Aioli Admin Platform
The all-in-one recipe behind smoother airline operations.
Role
Lead Product Designer
team
Partnered with a Product Manager
Timeline
6 months (June - Dec. 2024)
Overview
Existing admin for web shop (PO)
Existing admin for crew app (MC)
A vision shaped by pressure
The puzzles we had to solve
Starting from a blank slate meant anything felt possible — and without structure, every stakeholder pushed for their own version of the “right path.” Together with the Product Manager, my job was to keep that from spiraling into feature chaos.
I ran workshops to align priorities, shadowed the configuration team to capture real bottlenecks, and pulled proven patterns from POS and e-commerce systems. From these inputs, I distilled design principles and primary use cases to test how modular rules could translate to aviation.
This process turned competing demands into a foundation we could actually build on — and set the stage for the layered system that followed.
Solution: a system of layers
Product (the atom)
At the core of Aioli is a unified product definition. A user sets up an item once — coffee, snack, or duty-free — and that single source flows across every channel.
Beyond the basics, each product carries attributes that shape how it behaves: whether it can be complimented, if seat numbers are required at checkout, if legal age confirmation applies, or if purchase limits should cap quantity.

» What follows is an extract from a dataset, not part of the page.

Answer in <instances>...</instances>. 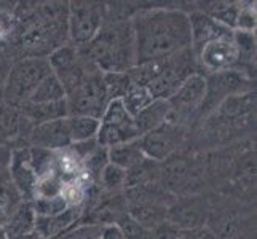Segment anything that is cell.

This structured logic eliminates mismatches that plagued the old system and ensures integrity from day one. It adapts to any item type, from physical goods to virtual services, giving airlines confidence that every product rule is enforced consistently.
Product Bundles (the combos)
Airline menus rely heavily on combos to drive sales, yet legacy admin tools couldn’t even support them. Aioli closed that gap by letting teams bundle existing products into any combination they need and treat them as a single item across all channels.
This flexibility gives airlines a powerful tool to cross-sell or launch meal deals in minutes. Instead of waiting on engineering or rigid templates, teams can create dynamic offers that boost revenue and adapt to evolving business cases.
Catalog (the configuration)
Once products and combos are created, they’re grouped into catalogs — the control center for pricing and distribution. Base prices live at the product level, so teams don’t waste time redefining them.
What catalogs unlock is efficient customization. Instead of creating separate catalogs for each class or channel, a team can configure one economy catalog and apply overrides for premium economy, or set mobile app prices lower than in-flight sales.
This hierarchy keeps setup lean while giving airlines the flexibility to tailor offers by cabin or channel — all without duplicate work or messy workarounds.
Flight Plan (the orchestration)
Finally, catalogs are assigned to flight plans, completing the loop. Teams can target flights not just by route or flight number, but also by origin, destination, time of day, or day of week — with complex include and exclude logic.
On top of targeting, flight plans define inventory. Teams can set stock levels per item and even distribute quantities by cabin class, ensuring premium cabins never run out while economy avoids overstock.
For example, a catalog might apply to all YYZ–YVR flights except flight 777 on Thursdays, with 20 meals reserved for business and 80 for economy. This precision turns messy scheduling and stocking rules into a streamlined, automated workflow.